═════ Document extract
I am sitting here tonight reviewing some thoughts before I see my new psychiatrist tomorrow. My therapist asked me to write down everything that I have been experiencing these last four months. It’s hard to believe it’s been that long and I don’t feel I have made much progress, if any.
I am certain of this, I added to my list of dysfunction more than was subtracted. I won’t get into the specifics because that doesn’t really matter. But I do want those of you who are beginning to deal with your mental illness to know it is not an exact science. It is actually something like walking through a minefield blindfolded. Some say we are guinea pigs for our doctors and this is true, but we all react differently to the variety of medications that are available.
Where will this lead? That is impossible to answer.
I feel that the 6 weeks I spent in out-patient therapy did provide some benefits, if nothing else to meet people who have the same struggles as I do. Sometimes it just good to know we aren’t alone in our world of confusion and never-ending torments. To meet and become friends on a very deep level for the short time we are together, it feels so much more meaningful than the shallowness of relationships we all are acquainted with. I used to have what I thought were so many friends, its only when you crash and burn that they’re allegiance is tested, remember that. The fact that I tend to isolate comes in handy when I have no-one else to talk to.
══════════
═════ Extracted information
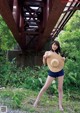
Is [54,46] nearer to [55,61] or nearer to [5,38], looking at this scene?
[55,61]

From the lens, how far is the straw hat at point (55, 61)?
6602 millimetres

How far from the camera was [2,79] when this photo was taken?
13.1 metres

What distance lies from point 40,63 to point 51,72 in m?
12.3

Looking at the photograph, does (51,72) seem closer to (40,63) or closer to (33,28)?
(33,28)

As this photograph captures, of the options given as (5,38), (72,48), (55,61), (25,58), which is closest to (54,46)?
(55,61)

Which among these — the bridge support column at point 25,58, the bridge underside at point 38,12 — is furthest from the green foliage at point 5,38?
the bridge underside at point 38,12

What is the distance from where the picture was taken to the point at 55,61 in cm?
659

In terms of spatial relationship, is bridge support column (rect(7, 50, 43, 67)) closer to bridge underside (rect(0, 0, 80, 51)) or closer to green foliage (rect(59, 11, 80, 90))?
bridge underside (rect(0, 0, 80, 51))

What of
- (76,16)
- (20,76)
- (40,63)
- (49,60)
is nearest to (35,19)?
(76,16)

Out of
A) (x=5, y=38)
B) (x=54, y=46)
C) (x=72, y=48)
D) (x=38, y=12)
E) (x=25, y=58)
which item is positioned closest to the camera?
(x=54, y=46)

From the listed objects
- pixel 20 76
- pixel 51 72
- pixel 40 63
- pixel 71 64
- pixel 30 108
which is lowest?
pixel 40 63

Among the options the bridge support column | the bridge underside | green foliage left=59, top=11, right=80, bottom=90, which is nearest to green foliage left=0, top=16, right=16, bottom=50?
the bridge support column

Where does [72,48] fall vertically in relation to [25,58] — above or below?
above

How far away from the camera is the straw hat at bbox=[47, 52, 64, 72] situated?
21.7 feet
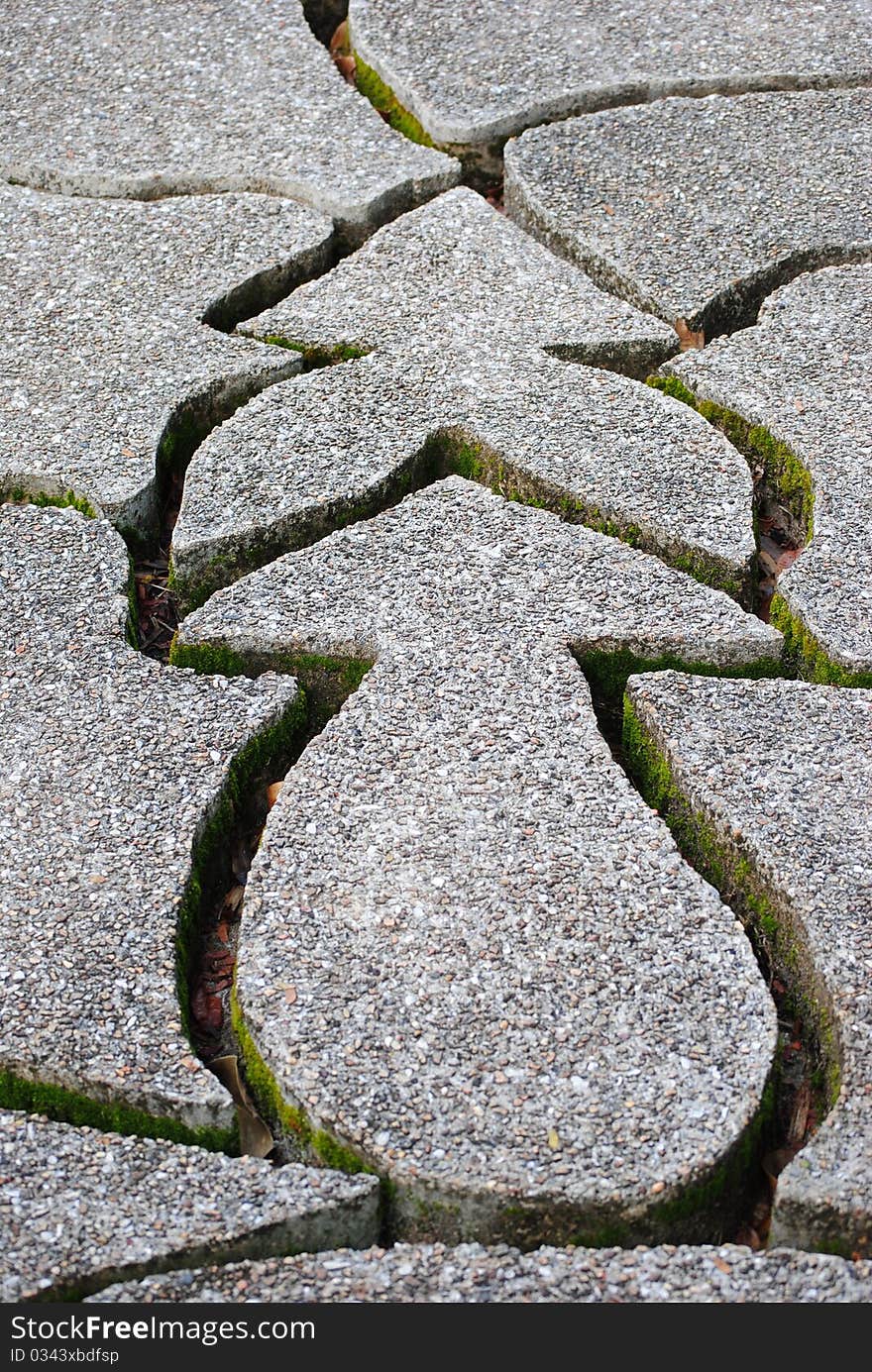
══════════
#### [What to do]
1) In the reflection on living with mental illness, how long did the writer spend in out-patient therapy?
2) Continue the reflection on living with mental illness, starting after its final sentence.

#### [Results in order]
1) Six weeks.

2)
I feel some anxiety as I write, as if I am destined to be stuck and unable to move forward. I really do want to, but I am constantly having to remind myself to look ahead and focus on what the possibilities are instead of the habit of looking back and beating the hell out of myself. Maybe I should wear a neck-brace for a few days and realize the effort it takes, and the work involved to do that. If you’ve never worn one, count yourself fortunate. I have and its very uncomfortable!
I have a candle lit in my small room, and some Telemann playing on my stereo, it is very calming. I think I will just sit in my big chair and listen and enjoy. I hope your night is equally at rest knowing we are all on this journey together. Please feel free to comment and let’s help each other, god knows we need it!